The smaller, steel-penetrating M855 rounds continue to be a weak spot in the American arsenal. They are not lethal enough to bring down an enemy decisively, and that puts troops at risk, according to Associated Press interviews.
Excuse me, we invented an entirely new way of war? I don't think so, I'm pretty sure we are still pointing our guns at bad guys and making holes in them with bullets. That's pretty standard since gunpowder came about. Now we have an AP reporter, clueless as a hog looking at a wristwatch, finding out that experts are all sure about one thing, bigger bullets make bigger holes. No shit? By that logic our front-line combat troops ought to be equipped with M-105 personal howitzers. One shot one kill, right? The non-alcoholic beer served in theater is not potent enough to get the troops drunk decisively according to Uncle J interviews. There was a study asking combat vets if they believed that bigger rounds would help.

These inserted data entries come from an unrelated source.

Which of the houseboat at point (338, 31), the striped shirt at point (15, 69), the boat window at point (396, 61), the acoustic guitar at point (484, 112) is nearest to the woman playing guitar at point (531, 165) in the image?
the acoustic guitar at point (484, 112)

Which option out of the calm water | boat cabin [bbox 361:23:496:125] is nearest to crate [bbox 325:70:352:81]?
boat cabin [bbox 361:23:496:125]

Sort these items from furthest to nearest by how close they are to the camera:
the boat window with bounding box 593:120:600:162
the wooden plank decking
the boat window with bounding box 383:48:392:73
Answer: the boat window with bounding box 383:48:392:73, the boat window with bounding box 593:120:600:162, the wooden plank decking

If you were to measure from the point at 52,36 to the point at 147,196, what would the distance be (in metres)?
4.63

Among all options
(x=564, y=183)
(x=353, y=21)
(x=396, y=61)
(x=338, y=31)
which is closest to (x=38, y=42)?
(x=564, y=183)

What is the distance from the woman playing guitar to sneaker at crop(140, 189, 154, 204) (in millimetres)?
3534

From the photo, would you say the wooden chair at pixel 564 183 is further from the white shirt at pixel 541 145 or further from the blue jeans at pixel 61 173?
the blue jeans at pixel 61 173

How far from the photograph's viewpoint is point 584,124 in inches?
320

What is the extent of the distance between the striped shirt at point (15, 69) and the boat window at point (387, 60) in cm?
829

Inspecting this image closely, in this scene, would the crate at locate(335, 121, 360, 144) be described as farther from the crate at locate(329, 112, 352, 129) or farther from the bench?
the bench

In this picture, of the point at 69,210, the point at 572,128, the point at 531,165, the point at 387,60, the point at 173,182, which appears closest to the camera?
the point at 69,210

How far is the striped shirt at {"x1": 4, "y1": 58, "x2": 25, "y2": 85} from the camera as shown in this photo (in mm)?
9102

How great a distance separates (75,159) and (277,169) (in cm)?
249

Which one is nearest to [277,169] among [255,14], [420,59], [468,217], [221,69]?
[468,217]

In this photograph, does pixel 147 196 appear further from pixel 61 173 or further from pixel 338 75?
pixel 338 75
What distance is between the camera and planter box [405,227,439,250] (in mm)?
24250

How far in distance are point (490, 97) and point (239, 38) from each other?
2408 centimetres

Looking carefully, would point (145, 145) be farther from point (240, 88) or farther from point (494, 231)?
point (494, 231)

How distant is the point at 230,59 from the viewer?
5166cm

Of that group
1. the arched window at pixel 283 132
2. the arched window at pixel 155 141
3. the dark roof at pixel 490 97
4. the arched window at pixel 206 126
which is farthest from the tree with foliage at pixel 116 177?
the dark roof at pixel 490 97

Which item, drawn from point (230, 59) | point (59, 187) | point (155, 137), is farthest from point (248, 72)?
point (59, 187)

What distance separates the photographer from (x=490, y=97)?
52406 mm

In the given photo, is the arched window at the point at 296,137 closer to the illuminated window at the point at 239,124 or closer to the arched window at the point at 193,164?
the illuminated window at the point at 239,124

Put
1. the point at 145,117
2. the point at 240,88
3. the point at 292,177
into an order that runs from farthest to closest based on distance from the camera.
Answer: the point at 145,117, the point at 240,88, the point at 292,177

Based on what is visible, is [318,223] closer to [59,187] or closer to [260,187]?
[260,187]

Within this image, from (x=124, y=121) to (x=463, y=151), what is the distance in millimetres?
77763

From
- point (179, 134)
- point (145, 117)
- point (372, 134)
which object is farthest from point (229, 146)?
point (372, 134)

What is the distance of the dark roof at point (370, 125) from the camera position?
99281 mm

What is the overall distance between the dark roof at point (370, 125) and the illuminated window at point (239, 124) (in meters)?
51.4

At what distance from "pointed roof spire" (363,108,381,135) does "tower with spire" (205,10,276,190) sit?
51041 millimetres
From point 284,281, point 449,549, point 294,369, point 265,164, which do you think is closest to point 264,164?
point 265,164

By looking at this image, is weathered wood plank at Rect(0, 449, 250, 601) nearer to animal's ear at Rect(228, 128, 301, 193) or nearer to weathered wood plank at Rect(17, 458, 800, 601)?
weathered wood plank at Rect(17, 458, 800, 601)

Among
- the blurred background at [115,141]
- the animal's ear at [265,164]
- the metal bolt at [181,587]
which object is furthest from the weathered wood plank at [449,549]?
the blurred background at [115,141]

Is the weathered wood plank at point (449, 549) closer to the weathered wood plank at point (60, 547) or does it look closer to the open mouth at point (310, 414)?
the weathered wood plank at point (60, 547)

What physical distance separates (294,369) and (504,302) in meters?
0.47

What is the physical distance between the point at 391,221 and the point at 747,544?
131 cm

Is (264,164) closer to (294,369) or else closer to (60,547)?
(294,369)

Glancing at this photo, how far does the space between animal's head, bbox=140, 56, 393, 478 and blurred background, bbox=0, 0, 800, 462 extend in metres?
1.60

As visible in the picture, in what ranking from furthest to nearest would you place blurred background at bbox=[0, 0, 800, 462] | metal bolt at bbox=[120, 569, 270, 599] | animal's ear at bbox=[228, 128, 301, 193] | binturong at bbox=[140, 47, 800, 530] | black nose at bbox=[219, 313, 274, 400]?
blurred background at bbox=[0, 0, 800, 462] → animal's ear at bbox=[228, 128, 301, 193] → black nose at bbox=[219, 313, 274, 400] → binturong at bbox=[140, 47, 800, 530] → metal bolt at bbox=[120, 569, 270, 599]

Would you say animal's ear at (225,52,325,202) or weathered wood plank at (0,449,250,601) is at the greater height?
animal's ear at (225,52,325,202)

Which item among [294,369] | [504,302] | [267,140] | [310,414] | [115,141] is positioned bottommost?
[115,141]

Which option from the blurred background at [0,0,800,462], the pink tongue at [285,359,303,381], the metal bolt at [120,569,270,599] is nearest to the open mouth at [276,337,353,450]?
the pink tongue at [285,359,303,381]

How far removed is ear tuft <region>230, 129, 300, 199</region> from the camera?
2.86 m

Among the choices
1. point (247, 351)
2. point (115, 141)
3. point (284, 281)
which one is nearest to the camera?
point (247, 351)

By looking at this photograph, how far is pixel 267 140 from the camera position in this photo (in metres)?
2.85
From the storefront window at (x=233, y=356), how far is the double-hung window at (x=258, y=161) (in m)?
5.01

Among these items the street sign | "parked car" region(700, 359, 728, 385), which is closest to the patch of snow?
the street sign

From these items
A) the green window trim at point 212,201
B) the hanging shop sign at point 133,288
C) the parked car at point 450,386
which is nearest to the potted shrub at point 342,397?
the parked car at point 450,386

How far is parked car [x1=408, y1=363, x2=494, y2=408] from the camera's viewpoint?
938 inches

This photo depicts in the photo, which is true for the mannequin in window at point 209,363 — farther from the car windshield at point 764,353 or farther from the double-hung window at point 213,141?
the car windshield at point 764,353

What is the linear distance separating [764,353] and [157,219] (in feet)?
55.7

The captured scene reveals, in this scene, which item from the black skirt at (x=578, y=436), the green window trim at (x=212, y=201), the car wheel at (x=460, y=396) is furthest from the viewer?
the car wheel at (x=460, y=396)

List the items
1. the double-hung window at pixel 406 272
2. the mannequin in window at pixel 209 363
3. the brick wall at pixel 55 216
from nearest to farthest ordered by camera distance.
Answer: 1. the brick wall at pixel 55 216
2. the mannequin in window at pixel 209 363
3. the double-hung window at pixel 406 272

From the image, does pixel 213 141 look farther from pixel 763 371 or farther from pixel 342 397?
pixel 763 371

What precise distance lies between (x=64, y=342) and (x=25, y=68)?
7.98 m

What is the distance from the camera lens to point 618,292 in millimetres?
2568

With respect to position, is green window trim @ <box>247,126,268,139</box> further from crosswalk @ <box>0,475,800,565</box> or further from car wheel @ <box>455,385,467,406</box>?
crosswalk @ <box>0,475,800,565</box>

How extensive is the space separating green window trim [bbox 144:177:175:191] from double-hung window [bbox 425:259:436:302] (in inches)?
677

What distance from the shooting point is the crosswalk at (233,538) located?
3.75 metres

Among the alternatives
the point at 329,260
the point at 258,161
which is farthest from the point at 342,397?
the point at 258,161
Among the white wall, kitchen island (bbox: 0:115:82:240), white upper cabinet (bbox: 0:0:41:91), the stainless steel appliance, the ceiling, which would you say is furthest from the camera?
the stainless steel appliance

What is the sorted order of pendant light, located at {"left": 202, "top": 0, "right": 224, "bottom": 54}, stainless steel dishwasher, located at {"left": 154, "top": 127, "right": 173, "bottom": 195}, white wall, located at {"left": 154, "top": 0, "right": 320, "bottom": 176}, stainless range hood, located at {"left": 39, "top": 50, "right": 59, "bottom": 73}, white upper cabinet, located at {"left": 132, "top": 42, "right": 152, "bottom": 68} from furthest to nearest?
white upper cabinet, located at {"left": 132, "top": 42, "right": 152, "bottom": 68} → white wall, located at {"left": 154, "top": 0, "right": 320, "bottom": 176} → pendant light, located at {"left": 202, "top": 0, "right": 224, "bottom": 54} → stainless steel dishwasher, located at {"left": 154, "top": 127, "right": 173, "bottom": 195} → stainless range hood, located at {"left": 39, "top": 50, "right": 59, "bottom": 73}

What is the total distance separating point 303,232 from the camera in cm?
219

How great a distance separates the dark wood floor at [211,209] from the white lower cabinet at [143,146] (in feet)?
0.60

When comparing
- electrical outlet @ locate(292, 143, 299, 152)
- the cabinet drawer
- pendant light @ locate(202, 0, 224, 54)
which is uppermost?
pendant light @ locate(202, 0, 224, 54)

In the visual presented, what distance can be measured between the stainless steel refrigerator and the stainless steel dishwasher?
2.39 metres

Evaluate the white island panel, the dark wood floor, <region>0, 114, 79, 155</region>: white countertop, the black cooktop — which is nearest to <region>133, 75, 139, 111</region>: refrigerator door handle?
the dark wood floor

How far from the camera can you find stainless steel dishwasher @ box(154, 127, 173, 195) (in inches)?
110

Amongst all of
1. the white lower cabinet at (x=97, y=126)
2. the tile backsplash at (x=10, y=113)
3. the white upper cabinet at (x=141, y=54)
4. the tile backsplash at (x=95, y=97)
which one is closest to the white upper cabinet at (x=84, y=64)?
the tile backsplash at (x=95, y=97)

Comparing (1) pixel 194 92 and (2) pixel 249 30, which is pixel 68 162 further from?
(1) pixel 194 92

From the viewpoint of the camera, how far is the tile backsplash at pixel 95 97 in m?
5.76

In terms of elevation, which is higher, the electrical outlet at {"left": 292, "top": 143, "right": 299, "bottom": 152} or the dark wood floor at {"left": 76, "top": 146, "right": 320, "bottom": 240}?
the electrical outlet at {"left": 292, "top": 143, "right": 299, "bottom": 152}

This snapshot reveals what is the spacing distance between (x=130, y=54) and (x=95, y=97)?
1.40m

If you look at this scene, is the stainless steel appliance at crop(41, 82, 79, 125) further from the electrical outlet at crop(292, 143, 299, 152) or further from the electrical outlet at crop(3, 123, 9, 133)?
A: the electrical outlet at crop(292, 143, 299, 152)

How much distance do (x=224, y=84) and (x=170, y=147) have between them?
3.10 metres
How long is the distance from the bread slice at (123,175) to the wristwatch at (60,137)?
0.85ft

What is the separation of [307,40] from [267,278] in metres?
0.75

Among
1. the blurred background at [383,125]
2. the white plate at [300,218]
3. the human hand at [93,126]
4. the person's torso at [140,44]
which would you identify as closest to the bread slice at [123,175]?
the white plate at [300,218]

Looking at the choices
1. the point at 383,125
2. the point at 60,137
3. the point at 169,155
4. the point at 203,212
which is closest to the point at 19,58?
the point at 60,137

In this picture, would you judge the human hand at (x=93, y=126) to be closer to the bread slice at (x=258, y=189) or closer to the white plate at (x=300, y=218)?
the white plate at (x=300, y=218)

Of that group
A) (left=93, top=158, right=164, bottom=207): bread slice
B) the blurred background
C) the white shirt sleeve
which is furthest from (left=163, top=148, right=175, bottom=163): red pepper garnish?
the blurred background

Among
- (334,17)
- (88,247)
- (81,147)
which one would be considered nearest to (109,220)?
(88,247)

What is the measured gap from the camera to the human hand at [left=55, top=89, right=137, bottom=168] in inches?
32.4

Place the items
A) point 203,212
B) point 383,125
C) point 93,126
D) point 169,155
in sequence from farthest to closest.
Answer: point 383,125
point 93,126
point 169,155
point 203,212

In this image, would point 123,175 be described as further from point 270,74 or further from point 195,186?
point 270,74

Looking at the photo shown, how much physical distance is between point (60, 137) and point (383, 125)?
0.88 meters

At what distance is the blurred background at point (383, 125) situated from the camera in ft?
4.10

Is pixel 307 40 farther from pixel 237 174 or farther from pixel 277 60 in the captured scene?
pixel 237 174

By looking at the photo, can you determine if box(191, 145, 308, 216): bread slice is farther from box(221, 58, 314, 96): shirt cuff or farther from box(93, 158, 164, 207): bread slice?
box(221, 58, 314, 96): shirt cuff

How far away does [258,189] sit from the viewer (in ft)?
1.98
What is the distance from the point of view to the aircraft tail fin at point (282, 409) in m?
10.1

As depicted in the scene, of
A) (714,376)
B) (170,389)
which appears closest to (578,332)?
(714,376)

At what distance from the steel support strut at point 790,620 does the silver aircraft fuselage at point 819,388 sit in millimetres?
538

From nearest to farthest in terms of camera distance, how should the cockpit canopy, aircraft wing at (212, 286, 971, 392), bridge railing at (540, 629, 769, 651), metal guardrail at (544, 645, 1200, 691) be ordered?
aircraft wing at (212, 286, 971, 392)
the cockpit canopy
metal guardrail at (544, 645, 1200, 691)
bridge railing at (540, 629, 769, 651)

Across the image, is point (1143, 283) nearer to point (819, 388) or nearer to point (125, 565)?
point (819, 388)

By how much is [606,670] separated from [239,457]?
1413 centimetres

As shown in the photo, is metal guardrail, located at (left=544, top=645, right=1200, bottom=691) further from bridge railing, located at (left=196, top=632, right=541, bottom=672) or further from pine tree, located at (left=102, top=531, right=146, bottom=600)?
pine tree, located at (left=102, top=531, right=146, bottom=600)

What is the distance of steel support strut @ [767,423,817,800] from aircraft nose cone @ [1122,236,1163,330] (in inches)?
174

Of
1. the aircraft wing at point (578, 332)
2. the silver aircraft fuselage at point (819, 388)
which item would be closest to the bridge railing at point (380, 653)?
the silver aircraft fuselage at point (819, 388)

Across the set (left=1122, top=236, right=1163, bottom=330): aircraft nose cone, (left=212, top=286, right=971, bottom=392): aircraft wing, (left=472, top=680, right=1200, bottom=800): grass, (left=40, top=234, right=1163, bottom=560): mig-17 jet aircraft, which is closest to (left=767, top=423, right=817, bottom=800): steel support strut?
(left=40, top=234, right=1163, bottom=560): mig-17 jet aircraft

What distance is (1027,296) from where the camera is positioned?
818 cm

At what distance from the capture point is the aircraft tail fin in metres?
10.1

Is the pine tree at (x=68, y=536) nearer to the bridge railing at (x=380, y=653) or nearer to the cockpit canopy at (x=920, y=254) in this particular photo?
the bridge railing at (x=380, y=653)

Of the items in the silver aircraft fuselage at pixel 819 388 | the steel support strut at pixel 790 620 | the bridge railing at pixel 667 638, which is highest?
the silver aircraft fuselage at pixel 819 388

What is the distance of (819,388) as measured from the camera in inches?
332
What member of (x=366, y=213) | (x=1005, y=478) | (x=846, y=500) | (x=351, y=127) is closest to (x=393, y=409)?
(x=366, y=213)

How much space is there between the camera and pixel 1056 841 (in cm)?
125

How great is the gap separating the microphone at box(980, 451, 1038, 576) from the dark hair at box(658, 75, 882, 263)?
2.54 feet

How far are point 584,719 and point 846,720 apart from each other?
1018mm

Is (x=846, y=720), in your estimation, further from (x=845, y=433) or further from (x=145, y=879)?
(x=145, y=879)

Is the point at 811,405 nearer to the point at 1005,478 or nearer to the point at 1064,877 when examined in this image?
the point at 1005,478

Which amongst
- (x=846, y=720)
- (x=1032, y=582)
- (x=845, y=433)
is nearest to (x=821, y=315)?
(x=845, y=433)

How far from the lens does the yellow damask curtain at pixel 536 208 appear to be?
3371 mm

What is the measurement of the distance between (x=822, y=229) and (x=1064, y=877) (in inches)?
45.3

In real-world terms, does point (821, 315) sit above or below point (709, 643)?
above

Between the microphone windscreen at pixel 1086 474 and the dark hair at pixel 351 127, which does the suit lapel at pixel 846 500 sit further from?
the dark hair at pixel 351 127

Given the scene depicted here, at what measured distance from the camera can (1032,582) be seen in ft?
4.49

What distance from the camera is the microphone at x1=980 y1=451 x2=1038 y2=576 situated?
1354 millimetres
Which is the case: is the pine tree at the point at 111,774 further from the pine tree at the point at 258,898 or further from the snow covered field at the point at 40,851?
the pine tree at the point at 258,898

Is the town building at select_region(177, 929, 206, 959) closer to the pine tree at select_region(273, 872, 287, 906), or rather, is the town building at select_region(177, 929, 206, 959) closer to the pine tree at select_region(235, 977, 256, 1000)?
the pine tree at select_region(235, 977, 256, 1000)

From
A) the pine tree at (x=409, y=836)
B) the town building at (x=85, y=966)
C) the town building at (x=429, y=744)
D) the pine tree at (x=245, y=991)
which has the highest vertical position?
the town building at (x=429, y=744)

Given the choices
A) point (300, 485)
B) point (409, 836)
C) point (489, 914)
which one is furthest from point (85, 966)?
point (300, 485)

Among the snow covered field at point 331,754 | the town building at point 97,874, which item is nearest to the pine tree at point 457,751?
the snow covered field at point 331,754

in 2006, the Army asked a private research organization to survey 2,600 soldiers who had served in Iraq and Afghanistan. Nearly one-fifth of those who used the M4 and M16 rifles wanted larger caliber bullets.
So their major data point is that 20% of the troops they asked wanted bigger bullets, is that even a significant number? Second, did they ask them how mush they would enjoy humping another 20 lbs. of freakin' ammo around? What a joke. I am hoping this Chief was quoted out of context, because this statement makes no sense at all.
"The bullet does exactly what it was designed to do. It just doesn't do very well at close ranges against smaller-statured people that are lightly equipped and clothed," says Alexander, who spent most of his 26-year military career with the 5th Special Forces Group.
As opposed to it's effects on large-statured, heavily-equipped and clothed people?
There are many reasons why our troops are outfitted with M4 5.56 caliber guns, and you can find as many experts who will argue that the advantages of more and lighter rounds outweigh the advantage of a weightier round. Well, opinions are like bungholes everyone has one and the AP's opinion is to highlight anything they think reflects badly on our military leadership. I assume the expose on the pitiful stopping power of the 9mm v. the .45 is next. Apologies to all those who take these arguments deadly seriously. I think they are near enough to a wash and affected by so many factors they are not resolvable. The AP is simply looking to stir up controversy and sling mud.